- ISTRUZIONI
**1)** Per favore, ricopia dal testo da analizzare il passo che va da "udita la relazione" fino a "Procuratore Generale Dott.".
**2)** Rispondi alle domande seguenti in base al testo da analizzare.
(a) Chi presiede il collegio?
(b) Che numero ha il ricorso?
(c) In che data si è tenuta la pubblica udienza?

- TESTO DA ANALIZZARE
============

Sentenza Sentenza Cassazione Civile n. 12140 del 03/06/2011

Cassazione civile sez. lav., 03/06/2011, (ud. 20/04/2011, dep. 03/06/2011), n.12140

LA CORTE SUPREMA DI CASSAZIONE

SEZIONE LAVORO

Composta dagli Ill.mi Sigg.ri Magistrati:

Dott. FOGLIA Raffaele – Presidente –

Dott. DE RENZIS Alessandro – Consigliere –

Dott. BANDINI Gianfranco – Consigliere –

Dott. ARIENZO Rosa – rel. Consigliere –

Dott. MANCINO Rossana – Consigliere –

ha pronunciato la seguente:

sentenza

sul ricorso 13199-2007 proposto da:

D.R., elettivamente domiciliato in ROMA, VIA LIMA 31,

presso lo studio dell’avvocato MACCARRONE GIUSEPPE, rappresentato e

difeso dall’avvocato CORA MAURIZIO, giusta delega in atti;

– ricorrente –

contro

SITINDUSTRIE INTERNATIONAL S.R.L., in persona del legale

rappresentante pro tempore, elettivamente domiciliato in ROMA, VIA

FLAMINIA 441, presso lo studio dell’avvocato MARINI PAOLO, che la

rappresenta e difende, giusta delega in atti;

– controricorrente –

avverso la sentenza n. 379/2006 della CORTE D’APPELLO di L’AQUILA,

depositata il 20/04/2006 R.G.N. 994/04 + altri;

udita la relazione della causa svolta nella pubblica udienza del

20/04/2011 dal Consigliere Dott. ROSA ARIENZO;

udito l’Avvocato ZANELLO ANDREA per delega MARINI PAOLO;

udito il P.M. in persona del Sostituto Procuratore Generale Dott.

============

- DATI MOSTRATI
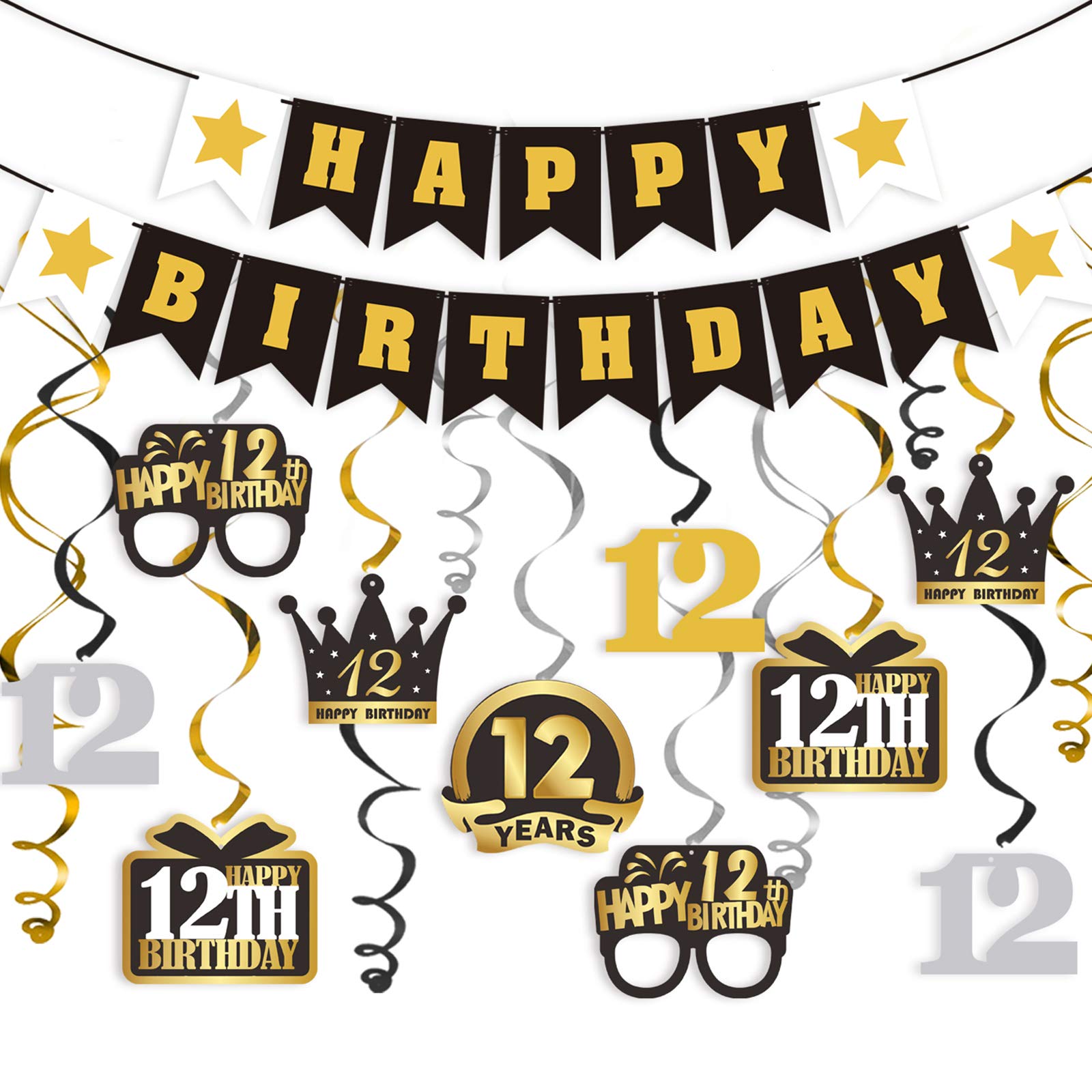 LINGTEER Happy 12th Birthday Decorations Set - 12Pcs Black & Gold Swirls Streamer with Happy Birthday Bunting Banner,Cheers to Twelve Years Old Bday Party Decorations Gift Sign.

============

- RISPOSTE
**1)**
udita la relazione della causa svolta nella pubblica udienza del

20/04/2011 dal Consigliere Dott. ROSA ARIENZO;

udito l’Avvocato ZANELLO ANDREA per delega MARINI PAOLO;

udito il P.M. in persona del Sostituto Procuratore Generale Dott.

**2)**
(a) Dott. FOGLIA Raffaele
(b) 13199-2007
(c) 20/04/2011